There were fears that China was heading for a hard landing which some believed, with Europe also slow, would throw the global economy into a recession.

But a bunch of the October data is now out and it was better than expected.

  1. Factory output rose to 9.6% from 9.2% in September
  2. Retail sales were up 14.5% up from 14.2% in September
  3. Auto sales jumped 6.4% to 1.3 million which is a reversal from September which saw sales decline 0.3%
  4. Power generation grew 6.4% from the same month a year ago (but is still below the boom time levels)

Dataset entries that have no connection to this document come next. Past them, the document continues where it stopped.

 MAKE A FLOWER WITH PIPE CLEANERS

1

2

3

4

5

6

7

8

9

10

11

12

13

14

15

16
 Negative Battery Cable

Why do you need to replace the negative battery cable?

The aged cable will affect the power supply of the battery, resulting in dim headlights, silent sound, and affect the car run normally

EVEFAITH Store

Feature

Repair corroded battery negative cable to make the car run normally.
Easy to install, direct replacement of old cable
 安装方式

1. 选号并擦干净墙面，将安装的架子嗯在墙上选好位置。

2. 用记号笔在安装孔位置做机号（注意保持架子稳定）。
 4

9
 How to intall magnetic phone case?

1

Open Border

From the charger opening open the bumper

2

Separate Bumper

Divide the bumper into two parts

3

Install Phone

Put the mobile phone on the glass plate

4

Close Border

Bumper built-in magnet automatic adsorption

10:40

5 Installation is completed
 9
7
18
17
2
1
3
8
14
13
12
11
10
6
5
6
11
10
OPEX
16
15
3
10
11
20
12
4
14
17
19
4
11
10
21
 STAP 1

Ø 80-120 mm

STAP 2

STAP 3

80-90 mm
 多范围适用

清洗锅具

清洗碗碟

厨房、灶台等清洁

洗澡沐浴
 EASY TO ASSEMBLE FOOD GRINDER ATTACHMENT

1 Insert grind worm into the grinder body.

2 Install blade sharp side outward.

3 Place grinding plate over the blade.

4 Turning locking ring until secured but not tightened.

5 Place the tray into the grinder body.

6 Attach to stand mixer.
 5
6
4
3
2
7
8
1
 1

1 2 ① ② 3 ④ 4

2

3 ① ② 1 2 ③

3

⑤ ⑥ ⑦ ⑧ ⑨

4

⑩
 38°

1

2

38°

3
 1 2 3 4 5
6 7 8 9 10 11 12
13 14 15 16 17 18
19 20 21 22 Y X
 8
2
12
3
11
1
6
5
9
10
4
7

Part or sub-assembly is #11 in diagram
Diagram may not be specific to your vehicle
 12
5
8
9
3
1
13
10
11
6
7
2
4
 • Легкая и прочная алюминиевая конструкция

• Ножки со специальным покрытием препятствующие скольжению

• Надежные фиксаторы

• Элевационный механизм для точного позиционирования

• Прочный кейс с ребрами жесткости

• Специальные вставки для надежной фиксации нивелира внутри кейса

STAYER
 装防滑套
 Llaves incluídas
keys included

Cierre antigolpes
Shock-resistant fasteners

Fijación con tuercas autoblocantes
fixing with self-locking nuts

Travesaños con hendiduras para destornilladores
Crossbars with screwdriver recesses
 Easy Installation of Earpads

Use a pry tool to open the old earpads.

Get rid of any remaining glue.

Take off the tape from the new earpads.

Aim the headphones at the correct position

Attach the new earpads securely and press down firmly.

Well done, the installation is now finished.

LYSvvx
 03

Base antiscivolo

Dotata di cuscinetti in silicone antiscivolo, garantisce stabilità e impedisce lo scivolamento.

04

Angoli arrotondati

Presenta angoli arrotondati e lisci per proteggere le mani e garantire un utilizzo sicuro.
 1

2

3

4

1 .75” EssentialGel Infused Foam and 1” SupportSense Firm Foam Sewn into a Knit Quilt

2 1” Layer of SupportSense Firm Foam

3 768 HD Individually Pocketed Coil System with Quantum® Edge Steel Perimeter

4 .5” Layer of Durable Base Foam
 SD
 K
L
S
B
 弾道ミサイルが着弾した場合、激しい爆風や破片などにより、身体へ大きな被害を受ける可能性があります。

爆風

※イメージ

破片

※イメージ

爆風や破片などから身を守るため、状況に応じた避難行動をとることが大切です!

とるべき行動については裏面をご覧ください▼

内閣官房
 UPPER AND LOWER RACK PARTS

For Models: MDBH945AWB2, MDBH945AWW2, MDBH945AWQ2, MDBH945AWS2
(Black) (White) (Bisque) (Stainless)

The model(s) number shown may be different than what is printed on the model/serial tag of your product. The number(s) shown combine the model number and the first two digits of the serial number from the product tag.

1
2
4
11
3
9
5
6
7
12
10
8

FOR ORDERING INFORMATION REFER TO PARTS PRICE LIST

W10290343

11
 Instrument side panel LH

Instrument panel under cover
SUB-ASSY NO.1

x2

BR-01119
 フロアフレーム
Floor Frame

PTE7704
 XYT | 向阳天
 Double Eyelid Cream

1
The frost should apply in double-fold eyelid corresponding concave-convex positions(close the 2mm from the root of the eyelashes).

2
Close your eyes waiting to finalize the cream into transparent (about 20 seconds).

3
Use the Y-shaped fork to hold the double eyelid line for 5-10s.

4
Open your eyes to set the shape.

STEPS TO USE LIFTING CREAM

October consumer prices also rose just 1.7%, down from 1.9% in September. Food prices jumped only 1.8%. It appears that inflation is under control which gives the Central Bank room to maneuver on further interest rate cuts.

The once-in-a-decade transfer of power within the Chinese Communist Party is starting to take place this week. Many expect a more aggressive economic policy to spur growth once the new leadership is in place.

It's likely we'll see China turn on a variety of stimuli and that GDP growth will surge back above 8% in 2013.

Could an economically resurgent China be the growth engine that saves the rest of the global economy from recession?